The Puritans Started Our Coffee Craze

"Tastes of Paradise: A Social History of Spices, Stimulants, and Intoxicants" by Wolfgang Schivelbusch Pantheon, $25

Coffee aided the cause of 17th-century Puritanism. Hot chocolate was the de rigeur drink of Catholic-European aristocrats before it became a children's treat.

The Napoleonic wars contributed to the popularity of cigar smoking, while the Crimean War led to widespread puffing on cigarettes. Increased intoxication from hard liquor and the Industrial Revolution went hand in hand.

These are some of the fascinating theses set forth by Wolfgang Schivelbusch in his absorbing new study, "Tastes of Paradise: A Social History of Spices, Stimulants and Intoxicants." The last in the author's three-volume inquiry into the origins of industrialized consciousness, this handsomely illustrated book considers why certain prized substances became so popular in Western Europe. It's an intellectual buffet of sorts, with sections on salt, coffee, tobacco, chocolate, gin, opium, snuff, bottled water. . .bottled water?

Yes, and I do mean Perrier. Where others may see a simple pattern of consumption, Schivelbusch (a German historian and social scientist) finds a socioeconomic-religious-cultural nexus. Take his reflections on Seattle's favorite beverage.

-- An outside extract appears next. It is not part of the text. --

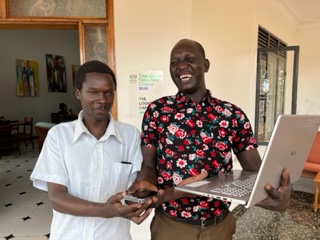 Patrick, a leader of the blind community in Gulu , Uganda smiles as he receives a new laptop computer and phone.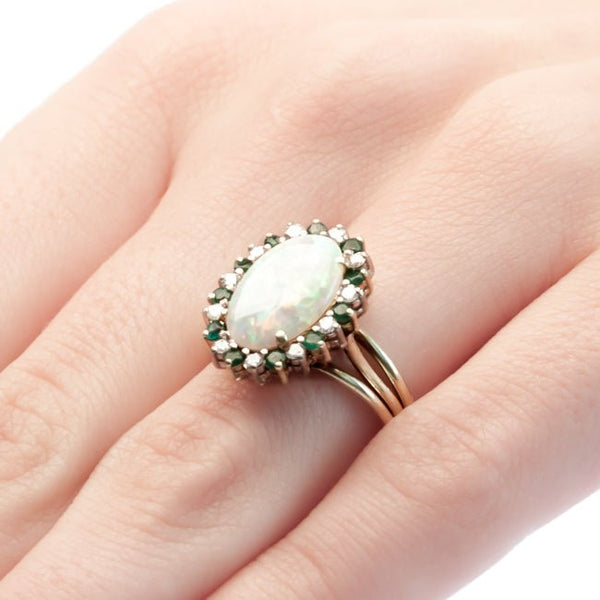 Vintage opal, emerald, and diamond cocktail ring from Trumpet & Horn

Before the coffee bean found its way to Western Europe in the 1600s, Schivelbusch tells us, most people drank beer for breakfast - beer soup, in fact, frothed up with eggs and sweetened with sugar. By early morning, a vast proportion of the population was sloshed.

With its powerful stimulant efffect, coffee was welcomed as "the great soberer" by England's Puritans, who led the campaign for its common adoption among the bourgeoisie. Even poets sang the praises of java, with one 1674 verse extolling it as a drink "That heals the stomach, makes the genius quicker/ Relieves the memory, revives the sad/ And cheers the Spirits, without making mad. . ."

The institution of the coffeehouse also merits attention. Around 1700, London's many such establishments (3,000, by one count) functioned as economic and intellectual hubs, places to transact business and exchange news. Schivelbusch contends they helped create "a culture of dialogue, of conversation," influencing the colloquial prose style of "Robinson Crusoe" author Daniel Defoe and other major 18th-century scribes. The coffeehouses were also the natural hang out for the authors of "The Tatler," a London publication which made rich use of local gossip.

In his entertaining sweep through history, Schivelbusch synthesizes information from many sources and enriches his text with illustrations from antique engravings, advertisements and pamphlets. One memorable drawing depicts a servant dousing Sir Walter Raleigh with water because he assumed his master was "burning up from within."

Actually, Raleigh was just smoking a pipe - an unfamiliar practice in the 17th century.

First published in German, and deftly translated into English by David Jacobson, "Tastes of Paradise" makes a few far-fetched assertions (has Perrier really reached the status of Mumm's Champagne?) and omits footnotes. But these are quibbles with a book that's as satisfying as a bracing chat with an ingenious scholar over a good, strong mug of coffee.

Misha Berson is The Seattle Times' theater critic.